Write out, please, the line containing "From the things" together with all lines after it, up to and including the last one, with no other output.

Excerpts from a spatial dataset
******************************
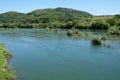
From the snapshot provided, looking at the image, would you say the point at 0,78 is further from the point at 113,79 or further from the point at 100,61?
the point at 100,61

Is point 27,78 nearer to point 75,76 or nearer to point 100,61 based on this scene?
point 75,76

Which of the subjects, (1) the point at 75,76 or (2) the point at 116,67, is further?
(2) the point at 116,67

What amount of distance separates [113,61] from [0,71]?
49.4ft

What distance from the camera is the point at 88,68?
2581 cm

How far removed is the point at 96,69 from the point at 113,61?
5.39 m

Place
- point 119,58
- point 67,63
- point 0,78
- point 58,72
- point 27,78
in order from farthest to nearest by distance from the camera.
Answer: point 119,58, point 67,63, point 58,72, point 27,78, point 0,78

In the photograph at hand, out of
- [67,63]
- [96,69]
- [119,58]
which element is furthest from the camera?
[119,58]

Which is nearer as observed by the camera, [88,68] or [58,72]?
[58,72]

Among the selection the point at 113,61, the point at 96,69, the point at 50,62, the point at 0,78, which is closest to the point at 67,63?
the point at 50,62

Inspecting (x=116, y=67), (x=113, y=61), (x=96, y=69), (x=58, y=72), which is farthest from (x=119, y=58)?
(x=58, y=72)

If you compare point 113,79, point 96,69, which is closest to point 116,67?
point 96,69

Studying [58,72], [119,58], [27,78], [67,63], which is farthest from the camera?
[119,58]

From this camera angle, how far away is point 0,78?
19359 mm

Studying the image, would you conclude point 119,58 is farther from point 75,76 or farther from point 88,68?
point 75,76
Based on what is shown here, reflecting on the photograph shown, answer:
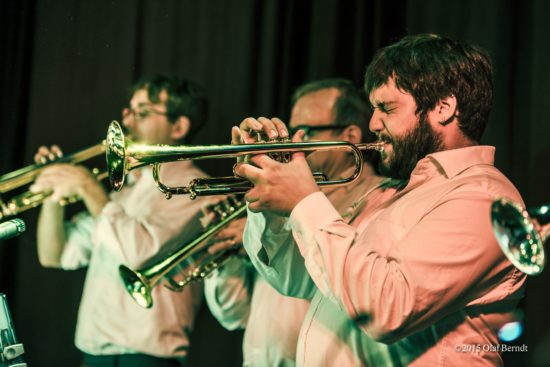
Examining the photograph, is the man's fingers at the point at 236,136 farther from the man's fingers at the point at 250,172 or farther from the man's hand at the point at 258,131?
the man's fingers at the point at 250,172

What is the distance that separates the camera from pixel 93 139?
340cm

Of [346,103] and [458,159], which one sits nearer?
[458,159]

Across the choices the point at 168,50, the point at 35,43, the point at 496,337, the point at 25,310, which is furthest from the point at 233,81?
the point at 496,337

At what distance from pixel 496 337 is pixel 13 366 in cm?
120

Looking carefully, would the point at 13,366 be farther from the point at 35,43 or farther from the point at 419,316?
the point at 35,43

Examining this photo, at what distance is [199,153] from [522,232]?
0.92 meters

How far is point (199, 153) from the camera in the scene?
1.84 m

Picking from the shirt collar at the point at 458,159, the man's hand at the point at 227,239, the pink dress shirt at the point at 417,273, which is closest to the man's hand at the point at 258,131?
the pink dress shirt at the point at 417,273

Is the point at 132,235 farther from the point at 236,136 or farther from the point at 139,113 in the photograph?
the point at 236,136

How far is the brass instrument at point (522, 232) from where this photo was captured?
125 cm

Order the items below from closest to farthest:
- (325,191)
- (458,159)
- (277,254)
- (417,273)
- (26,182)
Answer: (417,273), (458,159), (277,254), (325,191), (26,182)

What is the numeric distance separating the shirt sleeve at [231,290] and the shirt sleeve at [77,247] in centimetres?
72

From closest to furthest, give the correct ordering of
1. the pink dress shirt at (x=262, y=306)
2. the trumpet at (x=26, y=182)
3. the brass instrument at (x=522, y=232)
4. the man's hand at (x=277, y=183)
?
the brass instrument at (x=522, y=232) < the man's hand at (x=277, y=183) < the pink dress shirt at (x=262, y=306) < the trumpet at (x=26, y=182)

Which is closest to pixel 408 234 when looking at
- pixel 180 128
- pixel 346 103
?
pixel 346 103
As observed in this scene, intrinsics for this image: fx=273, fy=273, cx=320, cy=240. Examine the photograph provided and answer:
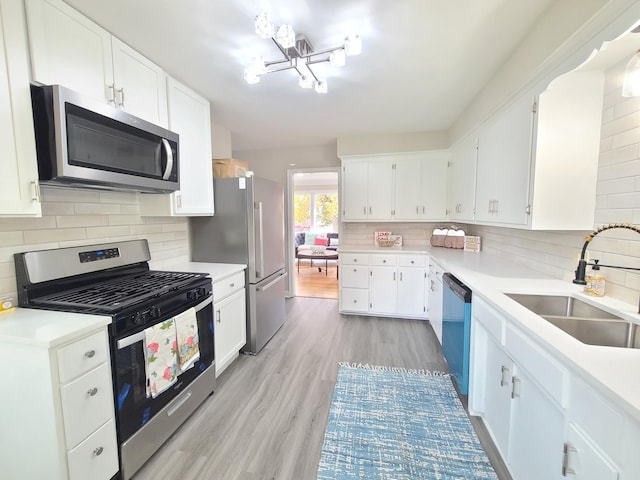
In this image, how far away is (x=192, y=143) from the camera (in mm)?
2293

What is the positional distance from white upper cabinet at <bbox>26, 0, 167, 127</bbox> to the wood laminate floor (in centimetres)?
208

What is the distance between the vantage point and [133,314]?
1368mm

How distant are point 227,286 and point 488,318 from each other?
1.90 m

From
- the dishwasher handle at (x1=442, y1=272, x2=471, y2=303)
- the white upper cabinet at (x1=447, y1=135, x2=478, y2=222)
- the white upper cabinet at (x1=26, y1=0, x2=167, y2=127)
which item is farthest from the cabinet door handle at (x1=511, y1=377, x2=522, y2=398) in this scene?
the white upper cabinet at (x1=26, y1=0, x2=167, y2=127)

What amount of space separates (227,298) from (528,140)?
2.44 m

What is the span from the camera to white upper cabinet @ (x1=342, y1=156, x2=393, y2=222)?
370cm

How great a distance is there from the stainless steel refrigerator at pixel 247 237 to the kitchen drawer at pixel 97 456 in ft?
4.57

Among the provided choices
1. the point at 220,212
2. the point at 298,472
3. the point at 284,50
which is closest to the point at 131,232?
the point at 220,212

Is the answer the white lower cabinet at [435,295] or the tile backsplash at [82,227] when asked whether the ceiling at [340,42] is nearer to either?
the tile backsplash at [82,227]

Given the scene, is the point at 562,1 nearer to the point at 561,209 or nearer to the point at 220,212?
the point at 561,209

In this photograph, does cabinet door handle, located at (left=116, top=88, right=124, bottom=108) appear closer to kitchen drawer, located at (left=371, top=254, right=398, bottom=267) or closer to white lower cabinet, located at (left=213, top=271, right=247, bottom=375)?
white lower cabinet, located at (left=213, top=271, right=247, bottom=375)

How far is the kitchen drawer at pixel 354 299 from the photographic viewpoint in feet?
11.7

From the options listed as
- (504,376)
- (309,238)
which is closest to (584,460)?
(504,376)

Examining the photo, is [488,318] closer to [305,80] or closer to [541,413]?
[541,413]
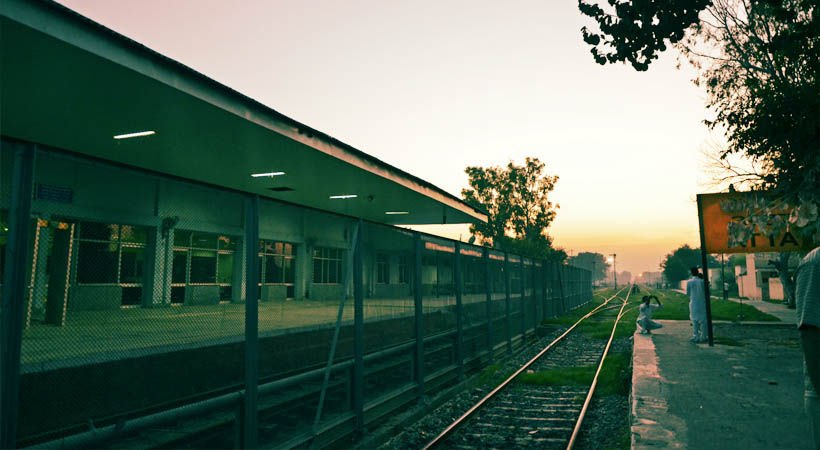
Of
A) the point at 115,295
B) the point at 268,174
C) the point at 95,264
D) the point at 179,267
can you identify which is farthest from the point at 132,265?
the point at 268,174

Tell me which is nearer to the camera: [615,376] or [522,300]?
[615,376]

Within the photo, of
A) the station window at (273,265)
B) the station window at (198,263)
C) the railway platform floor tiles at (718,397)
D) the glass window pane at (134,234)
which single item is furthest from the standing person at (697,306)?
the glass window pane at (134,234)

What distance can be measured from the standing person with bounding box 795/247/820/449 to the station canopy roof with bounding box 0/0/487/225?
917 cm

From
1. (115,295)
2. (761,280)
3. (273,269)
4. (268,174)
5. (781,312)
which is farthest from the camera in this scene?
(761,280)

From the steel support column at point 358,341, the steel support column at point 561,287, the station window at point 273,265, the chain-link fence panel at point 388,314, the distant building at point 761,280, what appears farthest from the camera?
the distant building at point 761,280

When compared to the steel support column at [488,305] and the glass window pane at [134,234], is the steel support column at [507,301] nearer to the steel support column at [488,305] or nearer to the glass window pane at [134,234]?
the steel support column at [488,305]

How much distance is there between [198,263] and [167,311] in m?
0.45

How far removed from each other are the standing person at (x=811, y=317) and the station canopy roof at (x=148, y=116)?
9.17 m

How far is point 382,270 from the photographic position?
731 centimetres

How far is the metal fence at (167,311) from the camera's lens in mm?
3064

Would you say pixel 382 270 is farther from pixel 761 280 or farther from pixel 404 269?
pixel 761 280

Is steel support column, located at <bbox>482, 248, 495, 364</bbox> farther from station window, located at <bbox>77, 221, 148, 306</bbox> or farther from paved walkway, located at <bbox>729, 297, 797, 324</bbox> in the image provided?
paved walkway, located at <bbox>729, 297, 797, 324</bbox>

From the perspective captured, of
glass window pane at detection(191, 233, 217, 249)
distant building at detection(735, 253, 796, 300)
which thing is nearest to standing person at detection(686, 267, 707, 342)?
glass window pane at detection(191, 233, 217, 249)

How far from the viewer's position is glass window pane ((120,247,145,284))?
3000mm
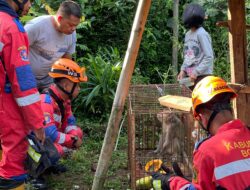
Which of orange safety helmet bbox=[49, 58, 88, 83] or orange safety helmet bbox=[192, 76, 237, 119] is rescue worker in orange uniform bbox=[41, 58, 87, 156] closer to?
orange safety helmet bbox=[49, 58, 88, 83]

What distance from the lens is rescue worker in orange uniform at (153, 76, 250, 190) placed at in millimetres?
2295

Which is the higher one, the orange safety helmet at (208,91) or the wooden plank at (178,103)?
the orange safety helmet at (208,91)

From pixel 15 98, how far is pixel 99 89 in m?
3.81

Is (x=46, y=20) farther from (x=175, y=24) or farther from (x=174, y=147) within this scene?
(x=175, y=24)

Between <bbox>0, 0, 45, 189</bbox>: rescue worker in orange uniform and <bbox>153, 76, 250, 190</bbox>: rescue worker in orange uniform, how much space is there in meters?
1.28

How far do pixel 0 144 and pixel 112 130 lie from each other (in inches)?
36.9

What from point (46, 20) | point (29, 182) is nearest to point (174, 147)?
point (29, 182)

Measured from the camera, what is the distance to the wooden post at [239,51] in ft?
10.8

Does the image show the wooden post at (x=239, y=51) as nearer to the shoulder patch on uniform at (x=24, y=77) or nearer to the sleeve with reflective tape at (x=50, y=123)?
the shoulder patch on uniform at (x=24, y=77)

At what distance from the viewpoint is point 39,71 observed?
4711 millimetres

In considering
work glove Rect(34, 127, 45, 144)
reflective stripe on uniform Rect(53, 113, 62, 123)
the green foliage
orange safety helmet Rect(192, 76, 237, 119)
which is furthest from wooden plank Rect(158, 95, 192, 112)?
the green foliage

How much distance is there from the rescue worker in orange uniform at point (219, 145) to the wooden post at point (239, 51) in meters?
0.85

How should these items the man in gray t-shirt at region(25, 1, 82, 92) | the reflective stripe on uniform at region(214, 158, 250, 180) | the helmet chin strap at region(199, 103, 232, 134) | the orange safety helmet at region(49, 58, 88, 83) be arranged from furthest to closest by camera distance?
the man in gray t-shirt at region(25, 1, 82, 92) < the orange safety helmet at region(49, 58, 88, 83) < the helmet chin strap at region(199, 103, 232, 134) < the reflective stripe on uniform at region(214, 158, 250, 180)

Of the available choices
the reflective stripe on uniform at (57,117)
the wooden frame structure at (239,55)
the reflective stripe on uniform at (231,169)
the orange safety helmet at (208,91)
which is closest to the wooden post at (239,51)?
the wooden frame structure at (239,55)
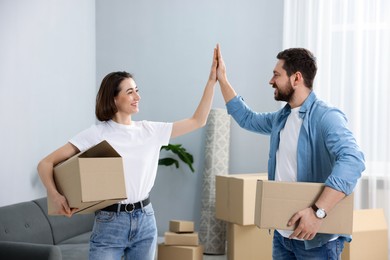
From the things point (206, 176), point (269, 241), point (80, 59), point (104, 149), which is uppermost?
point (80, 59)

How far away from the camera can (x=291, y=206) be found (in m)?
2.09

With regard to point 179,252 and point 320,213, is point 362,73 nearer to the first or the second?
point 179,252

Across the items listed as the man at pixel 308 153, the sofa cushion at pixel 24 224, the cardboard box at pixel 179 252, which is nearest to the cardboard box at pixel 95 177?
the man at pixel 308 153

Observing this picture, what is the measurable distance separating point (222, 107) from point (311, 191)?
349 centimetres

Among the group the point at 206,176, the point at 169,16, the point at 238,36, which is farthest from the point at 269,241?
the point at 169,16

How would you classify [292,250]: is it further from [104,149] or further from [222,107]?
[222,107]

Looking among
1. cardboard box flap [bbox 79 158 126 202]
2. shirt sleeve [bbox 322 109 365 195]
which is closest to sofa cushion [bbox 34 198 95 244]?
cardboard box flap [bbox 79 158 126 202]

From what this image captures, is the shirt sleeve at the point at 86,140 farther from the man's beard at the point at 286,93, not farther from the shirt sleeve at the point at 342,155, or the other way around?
******************************
FINAL RESULT
From the things point (206, 176), point (269, 241), point (80, 59), point (104, 149), which is uppermost?
point (80, 59)

How far away from the camera can (x=291, y=206) be found (in m)?
2.09

With regard to point 179,252 and point 320,213, is point 362,73 nearer to the first or the second?
point 179,252

Across the items listed as the man at pixel 308 153, the sofa cushion at pixel 24 224, the cardboard box at pixel 179 252, which is nearest to the cardboard box at pixel 95 177?
the man at pixel 308 153

Observing this picture, what is the measurable distance separating point (222, 107) from point (311, 191)?
349 centimetres

Among the group the point at 206,176, the point at 169,16, the point at 238,36, which is farthest from the point at 269,241?
the point at 169,16

How would you classify [292,250]: is it further from [104,149] or further from [222,107]?
[222,107]

Looking among
1. cardboard box flap [bbox 79 158 126 202]
2. shirt sleeve [bbox 322 109 365 195]
which is closest to sofa cushion [bbox 34 198 95 244]?
cardboard box flap [bbox 79 158 126 202]

From what this image captures, is the shirt sleeve at the point at 86,140 farther from the man's beard at the point at 286,93, not farther from the shirt sleeve at the point at 342,155, or the other way around?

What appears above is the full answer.